**INFORMATION**
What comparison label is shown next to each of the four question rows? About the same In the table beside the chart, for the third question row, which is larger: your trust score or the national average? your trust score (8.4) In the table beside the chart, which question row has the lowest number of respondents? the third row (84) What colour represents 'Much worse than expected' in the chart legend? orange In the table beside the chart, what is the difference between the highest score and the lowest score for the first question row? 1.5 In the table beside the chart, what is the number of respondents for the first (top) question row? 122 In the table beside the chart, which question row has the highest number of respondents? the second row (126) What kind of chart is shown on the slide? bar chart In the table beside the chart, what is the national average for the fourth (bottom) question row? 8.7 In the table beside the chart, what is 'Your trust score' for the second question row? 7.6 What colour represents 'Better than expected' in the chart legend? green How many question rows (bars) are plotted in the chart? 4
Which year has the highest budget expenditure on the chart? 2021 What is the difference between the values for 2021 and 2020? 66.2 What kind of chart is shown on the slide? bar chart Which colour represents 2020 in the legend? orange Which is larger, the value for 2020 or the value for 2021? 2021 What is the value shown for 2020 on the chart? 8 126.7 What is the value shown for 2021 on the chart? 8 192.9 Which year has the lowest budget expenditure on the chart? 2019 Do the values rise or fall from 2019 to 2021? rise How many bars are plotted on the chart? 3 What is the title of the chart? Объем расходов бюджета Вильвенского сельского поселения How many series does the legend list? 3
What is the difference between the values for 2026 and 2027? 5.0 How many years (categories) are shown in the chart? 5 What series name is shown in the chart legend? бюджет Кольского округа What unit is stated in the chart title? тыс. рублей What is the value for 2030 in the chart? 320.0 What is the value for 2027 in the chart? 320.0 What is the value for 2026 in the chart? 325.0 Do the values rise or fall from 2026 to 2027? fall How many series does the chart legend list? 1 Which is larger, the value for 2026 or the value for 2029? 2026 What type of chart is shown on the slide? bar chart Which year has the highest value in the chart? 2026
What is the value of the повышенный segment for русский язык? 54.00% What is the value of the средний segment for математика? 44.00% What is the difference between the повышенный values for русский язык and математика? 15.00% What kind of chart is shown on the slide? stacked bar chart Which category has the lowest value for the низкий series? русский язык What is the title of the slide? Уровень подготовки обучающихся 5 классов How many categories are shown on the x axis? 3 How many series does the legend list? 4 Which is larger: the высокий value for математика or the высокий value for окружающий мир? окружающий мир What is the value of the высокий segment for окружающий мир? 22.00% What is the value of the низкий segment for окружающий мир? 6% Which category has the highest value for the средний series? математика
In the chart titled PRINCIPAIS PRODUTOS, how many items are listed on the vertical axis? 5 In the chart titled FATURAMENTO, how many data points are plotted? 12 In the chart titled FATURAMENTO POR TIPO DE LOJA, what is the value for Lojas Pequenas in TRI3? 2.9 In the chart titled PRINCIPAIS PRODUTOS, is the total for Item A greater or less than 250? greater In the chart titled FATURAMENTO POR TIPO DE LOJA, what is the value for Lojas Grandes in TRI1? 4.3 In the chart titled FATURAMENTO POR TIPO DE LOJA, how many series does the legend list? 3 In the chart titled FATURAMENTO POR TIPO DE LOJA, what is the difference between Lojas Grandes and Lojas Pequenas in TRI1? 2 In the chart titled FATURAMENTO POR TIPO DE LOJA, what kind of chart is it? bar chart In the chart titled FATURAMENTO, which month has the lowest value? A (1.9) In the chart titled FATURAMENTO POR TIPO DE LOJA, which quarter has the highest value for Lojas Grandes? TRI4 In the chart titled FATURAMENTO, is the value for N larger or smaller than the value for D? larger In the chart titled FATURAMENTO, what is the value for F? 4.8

**THE PROBLEM**
How many lines of the material above contain the string "your"? Case counts, and the answer should be the number alone.

**RESPONSE TO THIS TASK**
1